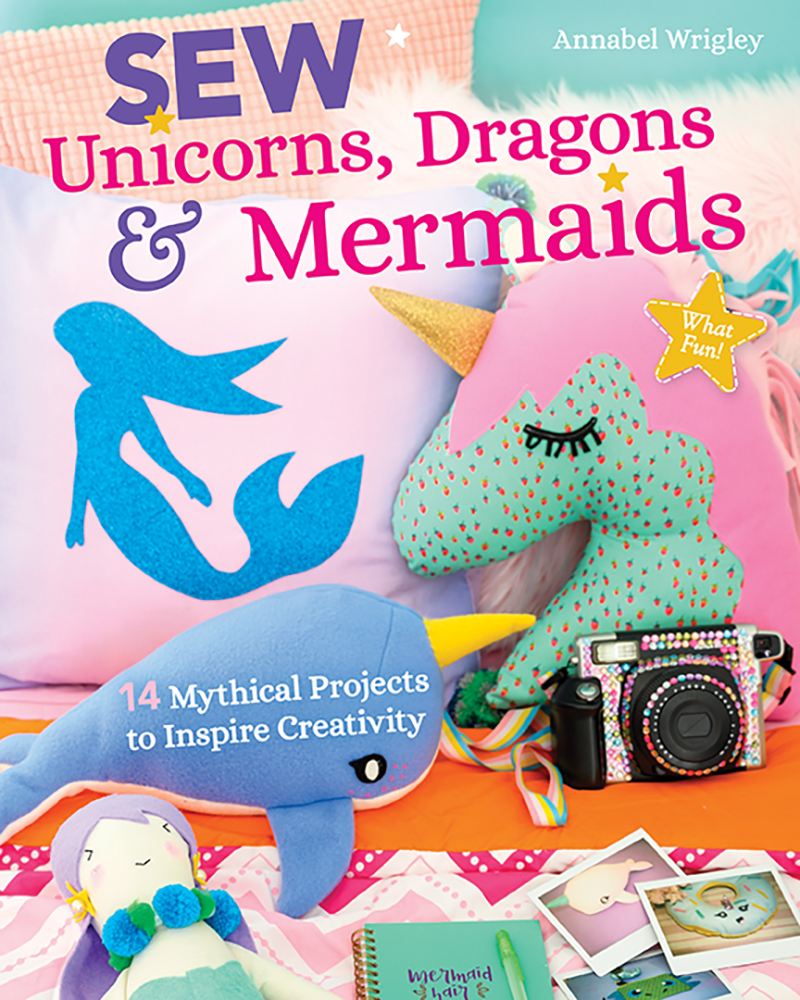 Sew Unicorns, Dragons & Mermaids, What Fun!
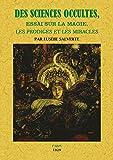 Telecharger Livres Des sciences occultes Essai sur la magie les prodiges et les miracles (PDF,EPUB,MOBI) gratuits en Francaise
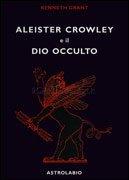 ALEISTER CROWLEY E IL DIO OCCULTO. Kenneth Grant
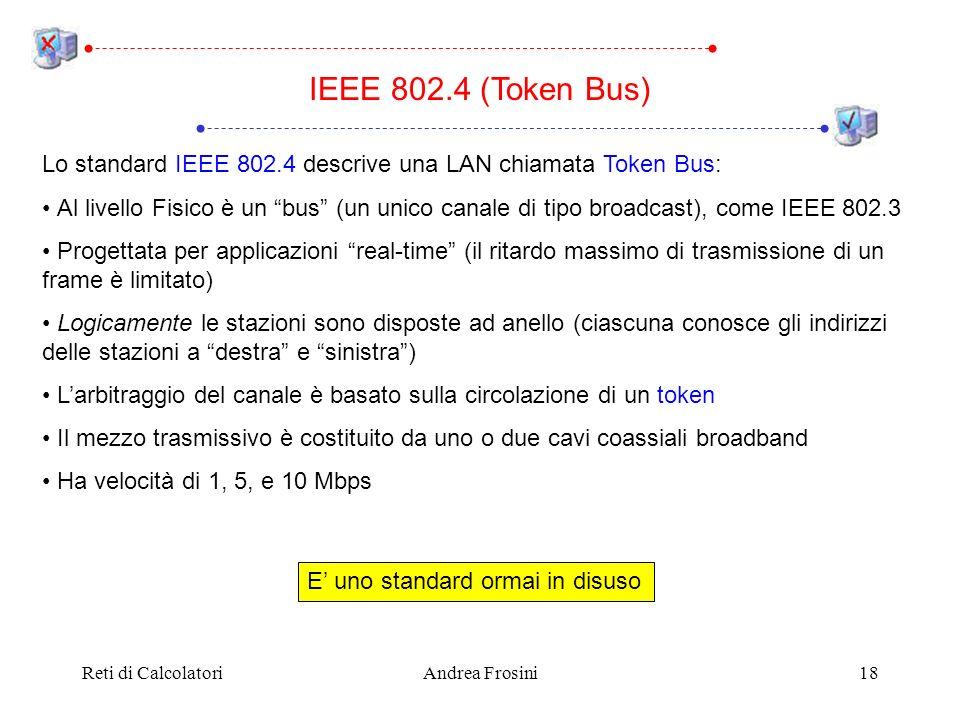 Reti di CalcolatoriAndrea Frosini18 IEEE 802.4 (Token Bus) Lo standard IEEE 802.4 descrive una LAN chiamata Token Bus: Al livello Fisico è un bus (un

◆ Your goal ◆
Skip the images and write out the rest of the listing exactly.

◆ Exercise result ◆
 Sew Unicorns, Dragons & Mermaids, What Fun!
 Telecharger Livres Des sciences occultes Essai sur la magie les prodiges et les miracles (PDF,EPUB,MOBI) gratuits en Francaise
 ALEISTER CROWLEY E IL DIO OCCULTO. Kenneth Grant
 Reti di CalcolatoriAndrea Frosini18 IEEE 802.4 (Token Bus) Lo standard IEEE 802.4 descrive una LAN chiamata Token Bus: Al livello Fisico è un bus (un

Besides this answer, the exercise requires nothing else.